**The data**
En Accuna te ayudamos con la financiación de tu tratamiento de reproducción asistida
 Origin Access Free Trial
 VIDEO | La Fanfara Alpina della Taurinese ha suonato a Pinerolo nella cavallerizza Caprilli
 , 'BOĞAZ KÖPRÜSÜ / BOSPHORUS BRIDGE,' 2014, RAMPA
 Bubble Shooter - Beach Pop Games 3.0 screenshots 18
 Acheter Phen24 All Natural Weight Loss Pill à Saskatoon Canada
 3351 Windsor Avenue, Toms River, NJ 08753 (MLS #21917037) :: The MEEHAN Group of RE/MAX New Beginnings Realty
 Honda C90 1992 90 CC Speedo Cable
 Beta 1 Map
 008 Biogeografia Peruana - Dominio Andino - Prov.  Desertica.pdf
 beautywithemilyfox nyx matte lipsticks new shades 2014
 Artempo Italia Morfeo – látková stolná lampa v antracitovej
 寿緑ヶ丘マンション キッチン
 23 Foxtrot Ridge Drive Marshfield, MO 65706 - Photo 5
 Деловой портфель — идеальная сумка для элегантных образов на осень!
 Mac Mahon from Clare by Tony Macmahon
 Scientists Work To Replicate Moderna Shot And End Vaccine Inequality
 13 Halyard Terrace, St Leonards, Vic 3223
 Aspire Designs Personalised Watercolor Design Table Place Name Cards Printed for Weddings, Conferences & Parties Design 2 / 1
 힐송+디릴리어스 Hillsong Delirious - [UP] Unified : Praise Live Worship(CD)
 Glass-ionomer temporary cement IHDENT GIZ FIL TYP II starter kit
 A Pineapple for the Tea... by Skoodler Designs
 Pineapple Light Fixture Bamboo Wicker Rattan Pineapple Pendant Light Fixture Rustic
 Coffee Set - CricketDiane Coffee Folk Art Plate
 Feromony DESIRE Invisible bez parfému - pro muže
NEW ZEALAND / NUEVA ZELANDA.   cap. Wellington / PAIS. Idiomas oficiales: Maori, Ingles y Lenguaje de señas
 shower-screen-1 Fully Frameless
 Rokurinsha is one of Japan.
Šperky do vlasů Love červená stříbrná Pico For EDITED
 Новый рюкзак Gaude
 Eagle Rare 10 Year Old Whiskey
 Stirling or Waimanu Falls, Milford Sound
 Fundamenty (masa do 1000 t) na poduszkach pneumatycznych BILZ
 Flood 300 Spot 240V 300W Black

**What you should do**
Nothing is to be altered; retype each entry exactly.

**Result**
En Accuna te ayudamos con la financiación de tu tratamiento de reproducción asistida
 Origin Access Free Trial
 VIDEO | La Fanfara Alpina della Taurinese ha suonato a Pinerolo nella cavallerizza Caprilli
 , 'BOĞAZ KÖPRÜSÜ / BOSPHORUS BRIDGE,' 2014, RAMPA
 Bubble Shooter - Beach Pop Games 3.0 screenshots 18
 Acheter Phen24 All Natural Weight Loss Pill à Saskatoon Canada
 3351 Windsor Avenue, Toms River, NJ 08753 (MLS #21917037) :: The MEEHAN Group of RE/MAX New Beginnings Realty
 Honda C90 1992 90 CC Speedo Cable
 Beta 1 Map
 008 Biogeografia Peruana - Dominio Andino - Prov.  Desertica.pdf
 beautywithemilyfox nyx matte lipsticks new shades 2014
 Artempo Italia Morfeo – látková stolná lampa v antracitovej
 寿緑ヶ丘マンション キッチン
 23 Foxtrot Ridge Drive Marshfield, MO 65706 - Photo 5
 Деловой портфель — идеальная сумка для элегантных образов на осень!
 Mac Mahon from Clare by Tony Macmahon
 Scientists Work To Replicate Moderna Shot And End Vaccine Inequality
 13 Halyard Terrace, St Leonards, Vic 3223
 Aspire Designs Personalised Watercolor Design Table Place Name Cards Printed for Weddings, Conferences & Parties Design 2 / 1
 힐송+디릴리어스 Hillsong Delirious - [UP] Unified : Praise Live Worship(CD)
 Glass-ionomer temporary cement IHDENT GIZ FIL TYP II starter kit
 A Pineapple for the Tea... by Skoodler Designs
 Pineapple Light Fixture Bamboo Wicker Rattan Pineapple Pendant Light Fixture Rustic
 Coffee Set - CricketDiane Coffee Folk Art Plate
 Feromony DESIRE Invisible bez parfému - pro muže
NEW ZEALAND / NUEVA ZELANDA.   cap. Wellington / PAIS. Idiomas oficiales: Maori, Ingles y Lenguaje de señas
 shower-screen-1 Fully Frameless
 Rokurinsha is one of Japan.
Šperky do vlasů Love červená stříbrná Pico For EDITED
 Новый рюкзак Gaude
 Eagle Rare 10 Year Old Whiskey
 Stirling or Waimanu Falls, Milford Sound
 Fundamenty (masa do 1000 t) na poduszkach pneumatycznych BILZ
 Flood 300 Spot 240V 300W Black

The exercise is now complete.